8. Imam Ibnu Hazm. Ibnu Hazm Az Zahiri Al Andalusi

“Bid‘ah dalam agama adalah segala hal yang datang pada kita dan tidak disebutkan didalam al-Qur’an atau Hadits Rasulullah SAW. Ia adalah perkara yang sebagiannya memiliki nilai pahala, sebagaimana yang diriwayatkan dari Sayyidina`Umar RA: “Alangkah baiknya bid‘ah ini!.” Ia merujuk pada semua amalan baik yang dinyatakan oleh nash (al-Qur’an dan Hadits) secara umum, walaupun amalan tersebut tidak dijelaskan dalam nas secara khusus. Namun, Di antara hal yang baru, ada yang dicela dan tidak dibolehkan apabila ada dalil-dalil yang melarangnya.
(Ibnu Hazm, Al Ihkam fi Usulul Ahkam 1/47)
10. Imam Izzuddin Abdissalam
Al Hafidh Al Imam Izuddin Abdissalam
“Bid’ah adalah mengerjakan sesuatu yang tidak pernah dikenal (terjadi) pada masa Rasulullah . Bid’ah terbagi menjadi lima; bid’ah wajibah, bid’ah muharramah, bid’ah mandubah, bid’ah makruhah dan bid’ah mubahah. Dan jalan untuk mengetahui hal itu adalah dengan membandingkan bid’ah pada kaedah-kaedah syariat. Apabila bid’ah itu masuk pada kaedah wajib, maka menjadi bid’ah wajibah. Apabila masuk pada kaedah haram, maka bid’ah muharramah. Apabila masuk pada kaedah sunat, maka bid’ah mandubah. Dan apabila masuk pada kaedah mubah, maka bid’ah mubahah.

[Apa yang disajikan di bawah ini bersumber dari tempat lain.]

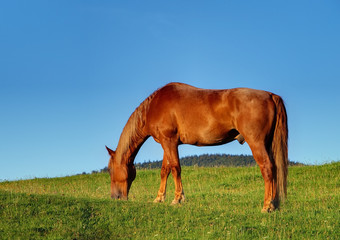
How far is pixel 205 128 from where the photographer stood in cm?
1252

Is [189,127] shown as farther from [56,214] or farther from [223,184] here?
[223,184]

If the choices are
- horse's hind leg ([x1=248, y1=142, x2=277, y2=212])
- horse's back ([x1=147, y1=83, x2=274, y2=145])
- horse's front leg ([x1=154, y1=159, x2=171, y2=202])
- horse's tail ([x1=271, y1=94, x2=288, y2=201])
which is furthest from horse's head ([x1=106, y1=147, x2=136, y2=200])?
horse's tail ([x1=271, y1=94, x2=288, y2=201])

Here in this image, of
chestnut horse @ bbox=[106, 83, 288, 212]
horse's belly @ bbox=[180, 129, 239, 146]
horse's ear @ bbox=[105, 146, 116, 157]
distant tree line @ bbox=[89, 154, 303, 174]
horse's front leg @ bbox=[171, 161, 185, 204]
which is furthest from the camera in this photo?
distant tree line @ bbox=[89, 154, 303, 174]

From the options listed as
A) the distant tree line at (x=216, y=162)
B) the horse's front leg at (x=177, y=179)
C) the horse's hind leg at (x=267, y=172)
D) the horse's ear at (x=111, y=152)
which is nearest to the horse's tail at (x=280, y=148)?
the horse's hind leg at (x=267, y=172)

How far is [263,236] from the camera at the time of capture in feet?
30.9

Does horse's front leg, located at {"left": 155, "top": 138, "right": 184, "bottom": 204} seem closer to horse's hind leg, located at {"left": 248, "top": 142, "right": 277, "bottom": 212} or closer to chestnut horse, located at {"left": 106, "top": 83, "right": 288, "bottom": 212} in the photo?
chestnut horse, located at {"left": 106, "top": 83, "right": 288, "bottom": 212}

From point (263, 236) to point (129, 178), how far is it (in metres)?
5.82

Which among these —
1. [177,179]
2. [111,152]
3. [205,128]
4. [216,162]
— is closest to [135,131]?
[111,152]

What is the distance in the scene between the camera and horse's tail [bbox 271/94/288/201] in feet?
38.3

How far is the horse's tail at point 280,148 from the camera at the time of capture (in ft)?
38.3

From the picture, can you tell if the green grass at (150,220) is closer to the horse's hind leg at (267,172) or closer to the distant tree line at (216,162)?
the horse's hind leg at (267,172)

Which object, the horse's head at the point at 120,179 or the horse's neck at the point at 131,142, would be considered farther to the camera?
the horse's neck at the point at 131,142

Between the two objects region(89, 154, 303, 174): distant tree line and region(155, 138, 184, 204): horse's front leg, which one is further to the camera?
region(89, 154, 303, 174): distant tree line

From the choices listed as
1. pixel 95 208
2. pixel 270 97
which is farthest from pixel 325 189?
pixel 95 208
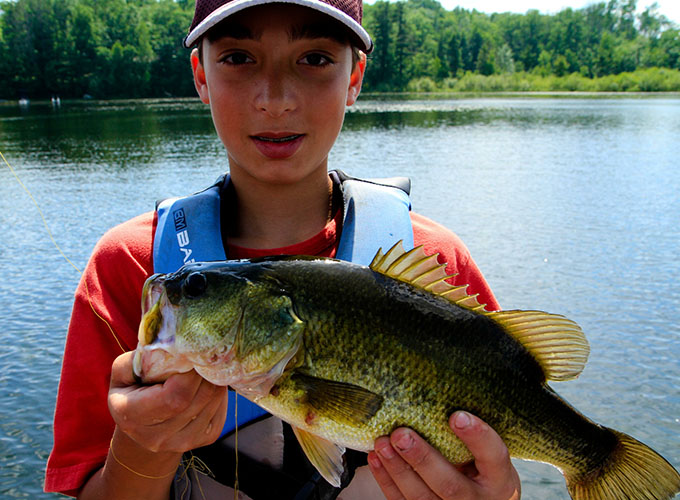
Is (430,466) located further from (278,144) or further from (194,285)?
(278,144)

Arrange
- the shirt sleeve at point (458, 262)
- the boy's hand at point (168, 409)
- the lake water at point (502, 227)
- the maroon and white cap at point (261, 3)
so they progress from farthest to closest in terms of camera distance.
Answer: the lake water at point (502, 227)
the shirt sleeve at point (458, 262)
the maroon and white cap at point (261, 3)
the boy's hand at point (168, 409)

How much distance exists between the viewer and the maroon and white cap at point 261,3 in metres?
2.21

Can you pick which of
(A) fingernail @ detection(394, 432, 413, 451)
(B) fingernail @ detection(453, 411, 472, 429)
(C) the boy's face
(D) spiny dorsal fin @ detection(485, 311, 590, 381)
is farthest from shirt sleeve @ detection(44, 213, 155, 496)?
(D) spiny dorsal fin @ detection(485, 311, 590, 381)

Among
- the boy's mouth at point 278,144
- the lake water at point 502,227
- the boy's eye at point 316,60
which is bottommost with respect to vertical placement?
the lake water at point 502,227

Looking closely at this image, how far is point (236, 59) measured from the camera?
2395mm

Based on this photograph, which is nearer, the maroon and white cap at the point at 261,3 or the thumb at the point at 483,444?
the thumb at the point at 483,444

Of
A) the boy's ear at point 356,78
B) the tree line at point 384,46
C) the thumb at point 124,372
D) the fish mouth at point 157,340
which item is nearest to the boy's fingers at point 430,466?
the fish mouth at point 157,340

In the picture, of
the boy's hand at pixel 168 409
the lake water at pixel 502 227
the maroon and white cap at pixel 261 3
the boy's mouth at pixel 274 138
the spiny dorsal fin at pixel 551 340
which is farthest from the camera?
the lake water at pixel 502 227

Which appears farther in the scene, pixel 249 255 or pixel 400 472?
pixel 249 255

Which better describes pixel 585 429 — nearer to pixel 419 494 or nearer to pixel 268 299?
pixel 419 494

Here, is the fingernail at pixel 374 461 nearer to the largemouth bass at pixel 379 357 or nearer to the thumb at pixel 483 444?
the largemouth bass at pixel 379 357

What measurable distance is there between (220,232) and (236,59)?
30.5 inches

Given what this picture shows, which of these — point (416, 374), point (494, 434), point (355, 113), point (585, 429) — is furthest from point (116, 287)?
point (355, 113)

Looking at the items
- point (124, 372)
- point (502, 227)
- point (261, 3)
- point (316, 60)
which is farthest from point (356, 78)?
point (502, 227)
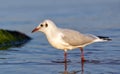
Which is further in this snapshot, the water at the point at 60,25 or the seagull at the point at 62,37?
the seagull at the point at 62,37

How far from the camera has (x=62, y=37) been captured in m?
11.6

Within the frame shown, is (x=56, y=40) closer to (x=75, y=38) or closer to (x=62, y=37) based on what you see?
(x=62, y=37)

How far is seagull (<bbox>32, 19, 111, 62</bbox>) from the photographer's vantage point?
38.1ft

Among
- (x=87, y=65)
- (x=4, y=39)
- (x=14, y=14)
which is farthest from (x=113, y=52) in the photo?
(x=14, y=14)

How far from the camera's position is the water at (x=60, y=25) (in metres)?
10.9

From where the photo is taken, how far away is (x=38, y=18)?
53.9 feet

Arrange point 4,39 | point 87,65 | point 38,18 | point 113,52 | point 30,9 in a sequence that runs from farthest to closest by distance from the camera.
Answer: point 30,9, point 38,18, point 4,39, point 113,52, point 87,65

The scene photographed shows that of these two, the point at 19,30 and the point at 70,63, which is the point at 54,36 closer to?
the point at 70,63

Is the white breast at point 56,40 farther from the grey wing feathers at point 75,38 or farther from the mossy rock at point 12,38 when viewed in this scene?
the mossy rock at point 12,38

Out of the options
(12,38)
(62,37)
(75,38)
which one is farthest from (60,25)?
(62,37)

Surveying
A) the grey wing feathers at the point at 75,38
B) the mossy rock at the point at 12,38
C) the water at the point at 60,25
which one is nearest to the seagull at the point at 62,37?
the grey wing feathers at the point at 75,38

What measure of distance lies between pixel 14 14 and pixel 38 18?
824mm

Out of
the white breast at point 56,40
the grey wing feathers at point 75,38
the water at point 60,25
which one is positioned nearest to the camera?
the water at point 60,25

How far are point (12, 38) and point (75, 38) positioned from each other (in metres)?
2.72
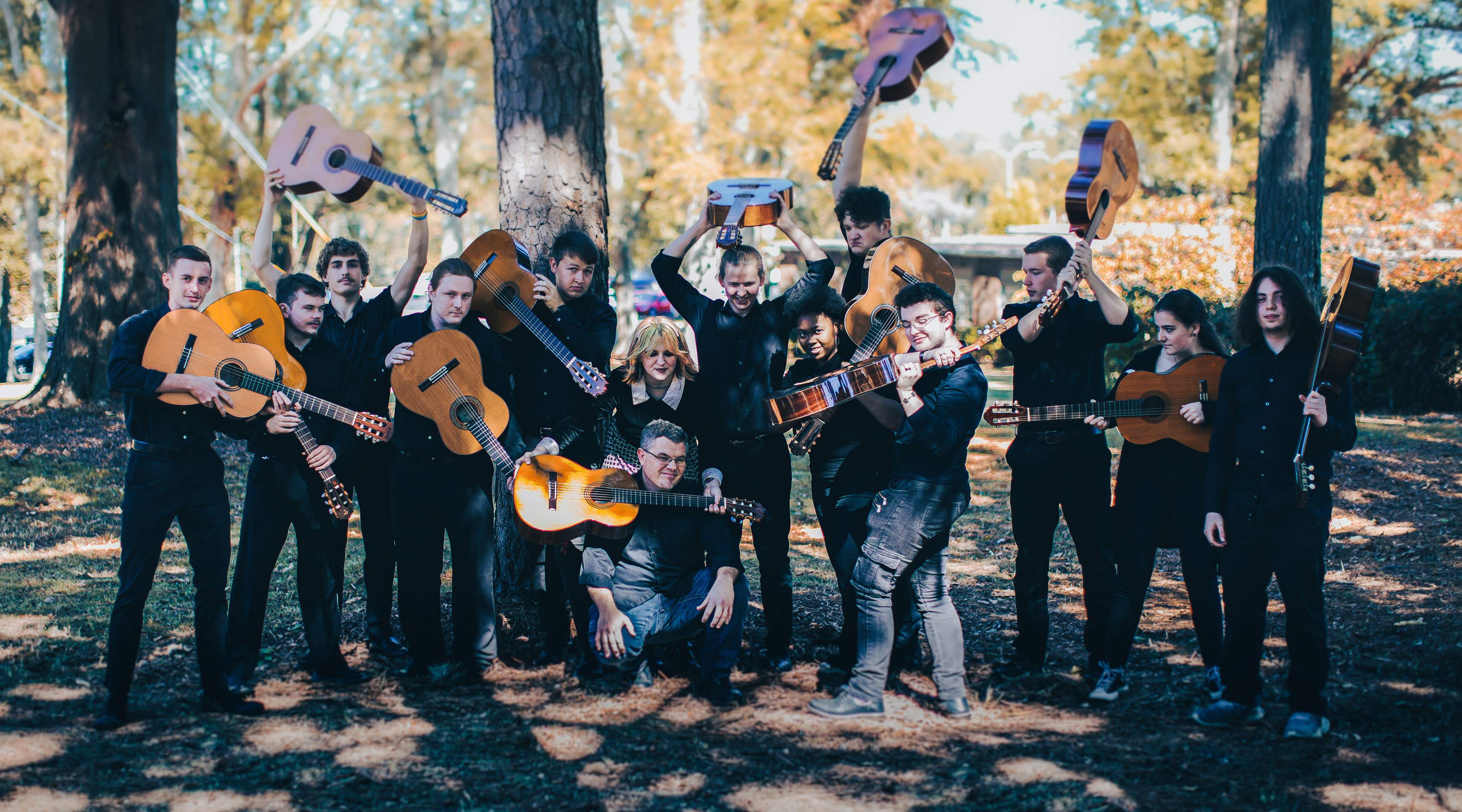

Bid’ah wajibah memiliki banyak contoh. Salah satunya adalah menekuni ilmu nahwu sebagai sarana memahami Al-Quran dan Sunnah Rasulullah . Hal ini hukumnya wajib, karena menjaga syariat itu wajib dan tidak mungkin dapat menjaganya tanpa mengetahui ilmu nahwu. Sedangkan sesuatu yang menjadi sebab terlaksananya perkara wajib, maka hukumnya wajib. Kedua, berbicara dalam jarh dan ta’dil untuk membedakan hadits yang shahih dan yang lemah.

Bid’ah muharramah memiliki banyak contoh, di antaranya bid’ah ajaran orang-orang Qadariyah, Jabariyah, Murji’ah dan Mujassimah. Sedangkan menolak terhadap bid’ah-bid’ah tersebut termasuk hukumnya wajib.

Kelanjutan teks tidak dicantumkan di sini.